И они зашагали в сторону Пикадилли.
— Ты ведь сегодня в первый раз? — спросила Ви.
Адам кивнул.
— Я тоже, — сказала Хелен.
— Ну и как, понравилось? — спросил Адам.
— О да, очень. Не так плохо, как я думала.
— Да?
— А тебе что, не понравилось?
— Это — грязная игра.
— Ну, не знаю, — проговорила Хелен, — ты просто танцуешь, и тебе платят за твое время. Что в этом грязного?
— Когда начинаешь думать о пяти или шести пройдохах, облепивших одного глупого доверчивого парня, который слишком пьян, чтобы соображать, что делает, а они в это время липнут к нему, клянчат у него деньги, обдирают как липку и весело потирают руки, подмигивая друг другу, словом паразитируют, и все ради того, чтобы вытянуть у него пару шиллингов… Тьфу! А потом они говорят: «У тебя больше не осталось денег? Пошел вон!»
— Да у него денег куры не клюют, — заметила Ви, — он же композитор.
— Ага, так я и поверил.
— Но это правда! Он американец.
— Ну да, как же! Ты что, не можешь распознать настоящий американский акцент?

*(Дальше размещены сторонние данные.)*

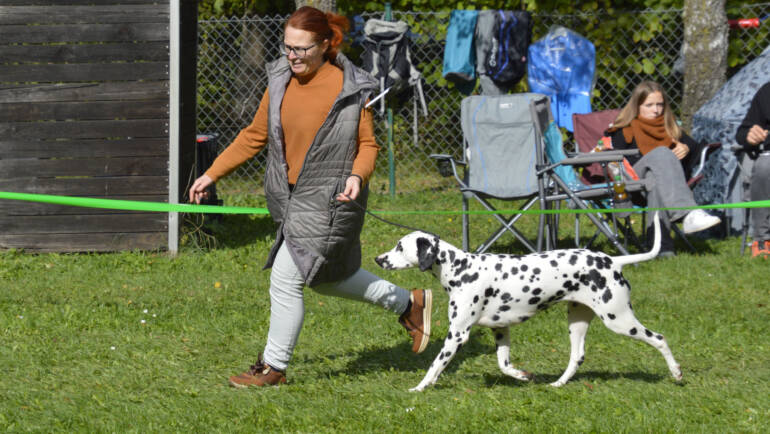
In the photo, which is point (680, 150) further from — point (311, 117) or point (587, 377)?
point (311, 117)

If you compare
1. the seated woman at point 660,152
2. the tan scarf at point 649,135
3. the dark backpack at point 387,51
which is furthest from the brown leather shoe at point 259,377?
the dark backpack at point 387,51

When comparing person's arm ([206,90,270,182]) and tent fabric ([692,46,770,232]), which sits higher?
person's arm ([206,90,270,182])

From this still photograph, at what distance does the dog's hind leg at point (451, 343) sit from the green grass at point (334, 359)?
0.08 m

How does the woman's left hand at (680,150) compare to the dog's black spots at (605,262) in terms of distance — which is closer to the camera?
the dog's black spots at (605,262)

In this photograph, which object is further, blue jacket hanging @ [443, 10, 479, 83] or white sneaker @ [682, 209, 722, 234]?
blue jacket hanging @ [443, 10, 479, 83]

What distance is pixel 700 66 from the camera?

Или ты не слышала, как он, уже прилично набравшись, начал говорить как самый настоящий кокни? Американец! Да он просто делает вид, что американец. Так поступают все дураки, когда хотят пустить пыль в глаза. Это потому, что в течение последних пятнадцати лет все важные темы модно обсуждать с американским акцентом. Такая дурацкая традиция. И вот люди вроде этого малыша Фабиана, начитавшись всякой дряни про янки, гангстеров, финансовые махинации и тому подобное, пытаются говорить как Пат О’Брайен… Композитор! Да он в жизни не написал ни одной ноты.
— Но у него наверняка много денег, — сказала Хелен.
— С чего ты взяла? Его костюму цена пять фунтов в базарный день. Рубашка за десять шиллингов — дешевая имитация ярлычка «Бэрримор Ролл». Богатые американцы так не одеваются, особенно если хотят произвести впечатление. Не стоит попадаться на эту удочку. Он не американец, не композитор и никакой не богач. Скорее всего, он обычный карманник.
— Кто дал тебе право так о нем говорить? — спросила Хелен.
— Ну, может, и не карманник. Может, он просто альфонс. Да, скорее всего, так оно и есть.
— И все равно я что-то не заметила, чтобы ты отказывался от его денег.
— Ну ладно, ладно… Можешь обвинить меня в этом, пожалуйста. Но не защищай его только потому, что они были у него в кармане.
— Если у тебя такое настроение, зачем тогда ты вообще пришел в клуб?
— Потому что мне нужны деньги — прямо сейчас, во что бы то ни стало.
— Мне кажется, что у Фабиана схожая ситуация, — заметила Хелен.
— Между нами существенная разница. Фабиан — ничтожество. Для чего ему деньги? Чтобы купить себе сотню костюмов? Тысячу шелковых сорочек? А я… ладно, не имеет значения. Давайте зайдем вон туда и поедим.
Они зашли в ночной гриль-бар на Ковентри-стрит.
— Жаркое-ассорти,[25]— сказал Адам, — и желательно большие порции. Я умираю с голоду.
— А где ты живешь? — спросила Ви.
— Нигде. Я как раз подыскиваю себе квартиру. Посижу здесь до девяти и пойду искать жилье.
— В нашем доме есть несколько свободных комнат, — сказала Ви.